*Work to be completed*: Nothing in the listing below should be skipped, so transcribe it all exactly.

<<<<

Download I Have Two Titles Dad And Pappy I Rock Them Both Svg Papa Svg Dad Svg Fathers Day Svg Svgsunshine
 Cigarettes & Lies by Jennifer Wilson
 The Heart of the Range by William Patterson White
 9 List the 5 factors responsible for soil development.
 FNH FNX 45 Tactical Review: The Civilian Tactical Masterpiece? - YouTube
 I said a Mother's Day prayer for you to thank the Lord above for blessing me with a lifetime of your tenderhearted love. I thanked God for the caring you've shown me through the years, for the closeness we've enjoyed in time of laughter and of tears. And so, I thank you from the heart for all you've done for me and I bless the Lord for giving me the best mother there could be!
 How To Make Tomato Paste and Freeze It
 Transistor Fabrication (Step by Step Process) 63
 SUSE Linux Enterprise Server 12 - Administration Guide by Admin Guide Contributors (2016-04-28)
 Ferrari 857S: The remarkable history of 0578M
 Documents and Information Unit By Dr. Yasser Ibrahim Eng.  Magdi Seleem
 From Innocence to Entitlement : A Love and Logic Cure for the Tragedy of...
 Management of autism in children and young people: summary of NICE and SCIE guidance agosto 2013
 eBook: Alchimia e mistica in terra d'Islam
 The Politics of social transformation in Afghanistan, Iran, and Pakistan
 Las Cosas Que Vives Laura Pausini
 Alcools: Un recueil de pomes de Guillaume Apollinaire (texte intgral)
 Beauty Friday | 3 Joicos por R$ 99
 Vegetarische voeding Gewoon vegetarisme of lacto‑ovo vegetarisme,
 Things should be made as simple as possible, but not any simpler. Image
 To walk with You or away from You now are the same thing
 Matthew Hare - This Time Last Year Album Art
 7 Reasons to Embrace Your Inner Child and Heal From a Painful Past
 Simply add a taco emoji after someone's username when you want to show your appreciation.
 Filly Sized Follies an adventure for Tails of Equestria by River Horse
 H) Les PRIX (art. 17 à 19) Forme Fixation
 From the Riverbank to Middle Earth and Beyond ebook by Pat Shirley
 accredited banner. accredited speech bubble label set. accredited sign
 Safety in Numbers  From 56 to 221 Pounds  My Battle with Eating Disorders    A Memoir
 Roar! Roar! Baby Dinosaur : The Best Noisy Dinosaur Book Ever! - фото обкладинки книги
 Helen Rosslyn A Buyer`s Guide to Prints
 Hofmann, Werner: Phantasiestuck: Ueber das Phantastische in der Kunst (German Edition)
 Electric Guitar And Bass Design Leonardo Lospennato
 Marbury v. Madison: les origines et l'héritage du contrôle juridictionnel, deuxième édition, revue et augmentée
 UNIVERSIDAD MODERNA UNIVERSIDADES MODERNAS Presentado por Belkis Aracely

>>>>

*Output for this exercise*:
Download I Have Two Titles Dad And Pappy I Rock Them Both Svg Papa Svg Dad Svg Fathers Day Svg Svgsunshine
 Cigarettes & Lies by Jennifer Wilson
 The Heart of the Range by William Patterson White
 9 List the 5 factors responsible for soil development.
 FNH FNX 45 Tactical Review: The Civilian Tactical Masterpiece? - YouTube
 I said a Mother's Day prayer for you to thank the Lord above for blessing me with a lifetime of your tenderhearted love. I thanked God for the caring you've shown me through the years, for the closeness we've enjoyed in time of laughter and of tears. And so, I thank you from the heart for all you've done for me and I bless the Lord for giving me the best mother there could be!
 How To Make Tomato Paste and Freeze It
 Transistor Fabrication (Step by Step Process) 63
 SUSE Linux Enterprise Server 12 - Administration Guide by Admin Guide Contributors (2016-04-28)
 Ferrari 857S: The remarkable history of 0578M
 Documents and Information Unit By Dr. Yasser Ibrahim Eng.  Magdi Seleem
 From Innocence to Entitlement : A Love and Logic Cure for the Tragedy of...
 Management of autism in children and young people: summary of NICE and SCIE guidance agosto 2013
 eBook: Alchimia e mistica in terra d'Islam
 The Politics of social transformation in Afghanistan, Iran, and Pakistan
 Las Cosas Que Vives Laura Pausini
 Alcools: Un recueil de pomes de Guillaume Apollinaire (texte intgral)
 Beauty Friday | 3 Joicos por R$ 99
 Vegetarische voeding Gewoon vegetarisme of lacto‑ovo vegetarisme,
 Things should be made as simple as possible, but not any simpler. Image
 To walk with You or away from You now are the same thing
 Matthew Hare - This Time Last Year Album Art
 7 Reasons to Embrace Your Inner Child and Heal From a Painful Past
 Simply add a taco emoji after someone's username when you want to show your appreciation.
 Filly Sized Follies an adventure for Tails of Equestria by River Horse
 H) Les PRIX (art. 17 à 19) Forme Fixation
 From the Riverbank to Middle Earth and Beyond ebook by Pat Shirley
 accredited banner. accredited speech bubble label set. accredited sign
 Safety in Numbers  From 56 to 221 Pounds  My Battle with Eating Disorders    A Memoir
 Roar! Roar! Baby Dinosaur : The Best Noisy Dinosaur Book Ever! - фото обкладинки книги
 Helen Rosslyn A Buyer`s Guide to Prints
 Hofmann, Werner: Phantasiestuck: Ueber das Phantastische in der Kunst (German Edition)
 Electric Guitar And Bass Design Leonardo Lospennato
 Marbury v. Madison: les origines et l'héritage du contrôle juridictionnel, deuxième édition, revue et augmentée
 UNIVERSIDAD MODERNA UNIVERSIDADES MODERNAS Presentado por Belkis Aracely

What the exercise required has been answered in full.